• [Study questions]
**1)** In the Georgia basketball article, translate this sentence into Spanish: "Two weeks ago, the Aggies went up to Lexington and stunned Kentucky 83-71 behind a 40-point effort by senior guard Elston Turner."
**2)** Write the next part of the Georgia basketball article, picking up after its final quoted remark from Fox.

• [Extract]
§ §

No, Marcus Thornton didn't provide a lot of help as offensive production, but in regards of what he provided on defense, he's been sorely missed.
Head coach Mark Fox explained why that's been the case.
"When we had Marcus, he was a terrific defender and rebounder at a couple of different positions," Fox said Friday. "He could defend the inside and outside and now without him, that puts a lot of pressure on Brandon (Morris) who is an inexperienced defender. So we miss Marcus greatly, probably as much as we've ever missed him since he's been hurt."
Unfortunately for the Bulldogs - who travel to Texas A&M Saturday in College Station (6 p.m., FSN) - it doesn't appear Thornton will be back anytime soon.
The former Westlake High star underwent his third knee surgery just over a month ago and Fox said there's still no timetable for his return.
Georgia (7-11, 1-4) could certainly use Thornton's defensive prowess against the Aggies (12-6, 2-3), who will be looking to snap a three-game losing streak after dropping a 58-54 decision at LSU on Saturday.
The Bulldogs count the Tigers as their lone SEC victory to date, but A&M should by no means be considered a pushover.
Two weeks ago, the Aggies went up to Lexington and stunned Kentucky 83-71 behind a 40-point effort by senior guard Elston Turner.
"LSU's press bothered A&M a little bit, it bothered Florida and it bothered us, so I think LSU's style is something that's working for them," Fox said. "But they (Texas A&M have a good team. To watch his game at Kentucky, to get 40 at Rupp Arena when the other team knows you're trying to score, it was impressive to watch. He's a real talent and obviously one of the keys to their team but he's not the Long Ranger. Their frontline guys are big and physical and finish plays so it's a team I think that's just continuing to evolve."
So are the Bulldogs.
Georgia stunned the Gators on Saturday by jumping out to a 27-24 halftime lead before Florida roared back with a 40-point second half to win 64-47.
"Our defense was so good in the first half and as every coach will do, they adjusted and our defense didn't react quick enough and so we let (Erik) Murphy get loose a little bit and they just shot the three so well," Fox said. "They're a very explosive team and when we lost the lead, we just had a hard time trying to get it back."

§ §

• [Data provided]
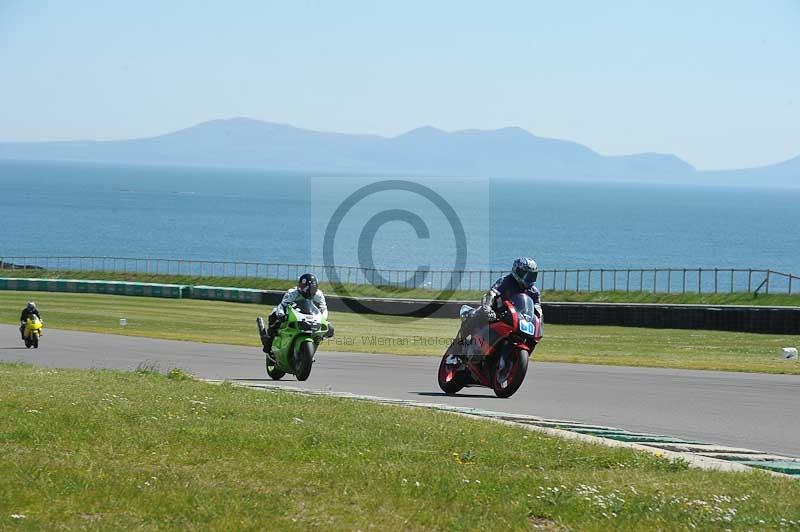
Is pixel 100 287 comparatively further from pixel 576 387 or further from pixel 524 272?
pixel 524 272

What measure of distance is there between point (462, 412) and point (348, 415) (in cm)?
227

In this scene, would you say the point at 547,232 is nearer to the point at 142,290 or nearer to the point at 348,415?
the point at 142,290

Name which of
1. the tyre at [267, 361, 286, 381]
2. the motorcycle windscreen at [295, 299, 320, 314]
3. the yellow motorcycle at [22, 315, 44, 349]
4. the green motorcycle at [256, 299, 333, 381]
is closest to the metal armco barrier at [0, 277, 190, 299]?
the yellow motorcycle at [22, 315, 44, 349]

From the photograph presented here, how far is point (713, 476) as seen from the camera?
9.59 meters

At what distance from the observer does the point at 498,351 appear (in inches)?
667

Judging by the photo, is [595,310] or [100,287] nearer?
[595,310]

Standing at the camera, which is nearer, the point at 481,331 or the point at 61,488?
the point at 61,488

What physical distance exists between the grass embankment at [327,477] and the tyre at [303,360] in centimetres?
696

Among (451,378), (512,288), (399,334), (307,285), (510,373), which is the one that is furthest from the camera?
(399,334)

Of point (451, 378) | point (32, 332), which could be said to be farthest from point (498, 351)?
point (32, 332)

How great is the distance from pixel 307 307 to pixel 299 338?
1.94 ft

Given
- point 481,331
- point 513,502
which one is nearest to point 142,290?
point 481,331

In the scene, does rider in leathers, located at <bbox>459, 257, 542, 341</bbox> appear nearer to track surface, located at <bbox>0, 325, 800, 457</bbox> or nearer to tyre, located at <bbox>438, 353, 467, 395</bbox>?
track surface, located at <bbox>0, 325, 800, 457</bbox>

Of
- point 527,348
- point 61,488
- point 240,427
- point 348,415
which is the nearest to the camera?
point 61,488
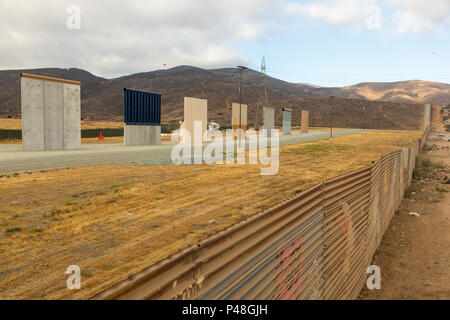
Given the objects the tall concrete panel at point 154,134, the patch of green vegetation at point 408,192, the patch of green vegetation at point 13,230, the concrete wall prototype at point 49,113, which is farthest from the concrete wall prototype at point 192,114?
the patch of green vegetation at point 13,230

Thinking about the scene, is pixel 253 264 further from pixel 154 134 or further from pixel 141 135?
pixel 154 134

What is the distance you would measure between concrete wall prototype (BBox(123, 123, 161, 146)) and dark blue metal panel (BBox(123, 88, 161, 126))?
383mm

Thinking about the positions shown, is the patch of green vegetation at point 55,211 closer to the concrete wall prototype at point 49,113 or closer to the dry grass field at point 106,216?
the dry grass field at point 106,216

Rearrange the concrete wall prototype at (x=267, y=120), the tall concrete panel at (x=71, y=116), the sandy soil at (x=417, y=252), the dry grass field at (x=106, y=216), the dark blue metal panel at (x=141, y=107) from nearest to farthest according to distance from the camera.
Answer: the dry grass field at (x=106, y=216) < the sandy soil at (x=417, y=252) < the tall concrete panel at (x=71, y=116) < the dark blue metal panel at (x=141, y=107) < the concrete wall prototype at (x=267, y=120)

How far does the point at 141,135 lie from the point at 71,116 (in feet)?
20.7

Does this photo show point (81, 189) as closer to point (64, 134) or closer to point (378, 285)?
point (378, 285)

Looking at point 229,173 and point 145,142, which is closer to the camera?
point 229,173

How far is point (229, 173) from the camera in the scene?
1326cm

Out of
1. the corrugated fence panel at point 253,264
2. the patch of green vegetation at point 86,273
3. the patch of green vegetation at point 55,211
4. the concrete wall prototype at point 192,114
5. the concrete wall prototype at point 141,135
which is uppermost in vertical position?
the concrete wall prototype at point 192,114

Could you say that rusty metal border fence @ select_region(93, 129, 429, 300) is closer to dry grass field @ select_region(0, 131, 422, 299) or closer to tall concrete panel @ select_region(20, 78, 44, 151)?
dry grass field @ select_region(0, 131, 422, 299)

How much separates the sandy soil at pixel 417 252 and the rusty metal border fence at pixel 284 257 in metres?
1.16

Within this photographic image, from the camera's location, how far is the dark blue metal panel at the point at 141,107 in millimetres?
26544
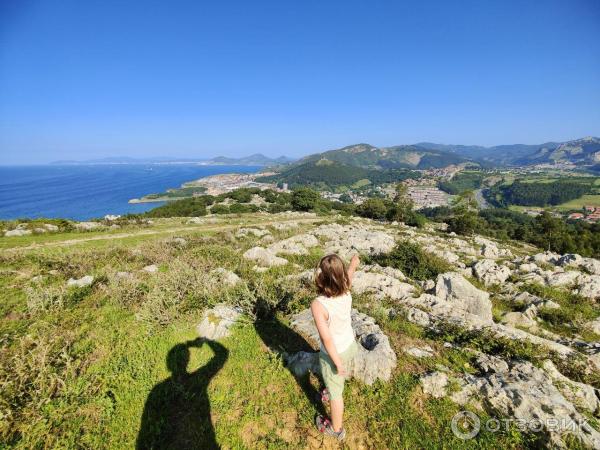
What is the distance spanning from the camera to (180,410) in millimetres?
5492

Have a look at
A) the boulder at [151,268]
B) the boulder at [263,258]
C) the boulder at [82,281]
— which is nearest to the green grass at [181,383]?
the boulder at [82,281]

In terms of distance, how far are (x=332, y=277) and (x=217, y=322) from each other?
4962mm

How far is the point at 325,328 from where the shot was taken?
404 cm

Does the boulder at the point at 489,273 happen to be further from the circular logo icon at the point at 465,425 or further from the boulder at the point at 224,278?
the boulder at the point at 224,278

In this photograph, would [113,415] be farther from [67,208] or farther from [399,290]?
[67,208]

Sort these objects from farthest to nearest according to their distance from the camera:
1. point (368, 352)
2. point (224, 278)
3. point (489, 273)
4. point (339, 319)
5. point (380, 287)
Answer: point (489, 273), point (380, 287), point (224, 278), point (368, 352), point (339, 319)

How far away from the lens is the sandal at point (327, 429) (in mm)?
4719

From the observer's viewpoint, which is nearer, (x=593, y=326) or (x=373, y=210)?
(x=593, y=326)

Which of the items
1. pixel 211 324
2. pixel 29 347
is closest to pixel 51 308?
pixel 29 347

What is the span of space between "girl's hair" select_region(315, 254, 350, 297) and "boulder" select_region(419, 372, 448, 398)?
3.17 meters

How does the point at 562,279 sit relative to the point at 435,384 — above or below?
below

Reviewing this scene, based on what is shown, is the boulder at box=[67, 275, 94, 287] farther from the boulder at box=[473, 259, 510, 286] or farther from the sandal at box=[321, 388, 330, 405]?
the boulder at box=[473, 259, 510, 286]

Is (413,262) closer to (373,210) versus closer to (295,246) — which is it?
(295,246)

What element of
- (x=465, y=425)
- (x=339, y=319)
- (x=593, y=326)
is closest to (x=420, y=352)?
(x=465, y=425)
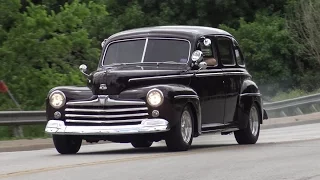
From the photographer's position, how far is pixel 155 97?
1366cm

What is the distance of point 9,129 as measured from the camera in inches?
782

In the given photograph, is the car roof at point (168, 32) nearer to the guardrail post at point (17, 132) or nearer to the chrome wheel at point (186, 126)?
the chrome wheel at point (186, 126)

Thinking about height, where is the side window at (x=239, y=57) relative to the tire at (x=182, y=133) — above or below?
above

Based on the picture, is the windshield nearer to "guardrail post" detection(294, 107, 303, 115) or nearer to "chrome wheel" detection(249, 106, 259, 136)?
"chrome wheel" detection(249, 106, 259, 136)

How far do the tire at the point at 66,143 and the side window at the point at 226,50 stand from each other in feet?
10.4

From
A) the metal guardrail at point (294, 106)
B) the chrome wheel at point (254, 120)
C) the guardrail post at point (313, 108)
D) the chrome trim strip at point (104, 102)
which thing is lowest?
the guardrail post at point (313, 108)

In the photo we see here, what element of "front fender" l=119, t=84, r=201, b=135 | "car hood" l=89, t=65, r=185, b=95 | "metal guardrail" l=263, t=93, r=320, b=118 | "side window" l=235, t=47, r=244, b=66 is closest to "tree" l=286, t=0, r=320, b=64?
"metal guardrail" l=263, t=93, r=320, b=118

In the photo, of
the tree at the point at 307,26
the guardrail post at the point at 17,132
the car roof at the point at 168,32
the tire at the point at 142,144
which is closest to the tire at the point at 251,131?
the tire at the point at 142,144

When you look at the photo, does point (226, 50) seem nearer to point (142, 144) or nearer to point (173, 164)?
point (142, 144)

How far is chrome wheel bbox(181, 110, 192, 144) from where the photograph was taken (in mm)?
14109

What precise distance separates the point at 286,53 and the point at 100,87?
28.4 m

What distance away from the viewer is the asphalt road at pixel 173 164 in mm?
10930

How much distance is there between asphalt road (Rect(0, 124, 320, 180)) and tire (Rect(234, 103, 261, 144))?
3.44 feet

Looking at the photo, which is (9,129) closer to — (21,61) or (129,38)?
(129,38)
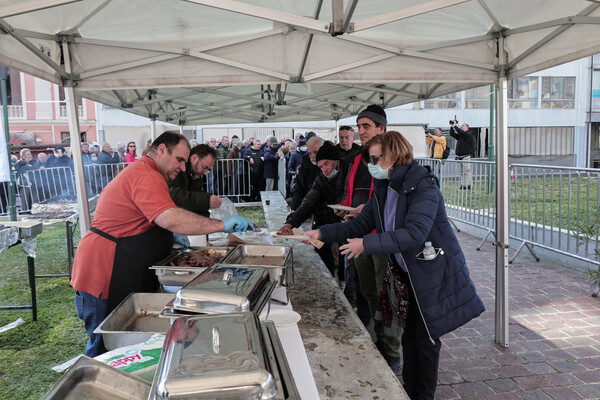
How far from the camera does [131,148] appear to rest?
43.7 ft

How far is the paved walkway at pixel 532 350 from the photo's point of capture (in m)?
3.06

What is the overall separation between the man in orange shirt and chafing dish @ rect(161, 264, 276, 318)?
1.81 feet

§ §

• [Answers for the exercise]
**1)** Hace dos semanas, los Aggies viajaron a Lexington y sorprendieron a Kentucky 83-71 gracias a una actuación de 40 puntos del escolta sénior Elston Turner.

**2)**
It was a game where freshman Charles Mann received his latest lesson in what's been a difficult series of lessons of what it's like to be a point guard in the SEC.
Mann scored nine points and dished out three assists, but turned the ball over six times.
Saturday, at least Mann gets to face a fellow freshman in Aggie point guard J'Mychal Reese, a young man Fox suspects is learning some of those same lessons his first go-around in conference play.
"Charles has had his challenges to start the league. But it's been a great experience and I'm sure he'll look back and say it was a good experience for him," Fox said. "(Reese) has probably experienced some of the same things that Charles has to this point. It's going to come down to Charles taking care of himself first, no matter who he's playing against, be it a junior, senior, sophomore or freshman."
But as Fox is always quick to point out, his young Bulldog team has a number of lessons it still needs to learn.
The question is, how long will it be until the results start to show?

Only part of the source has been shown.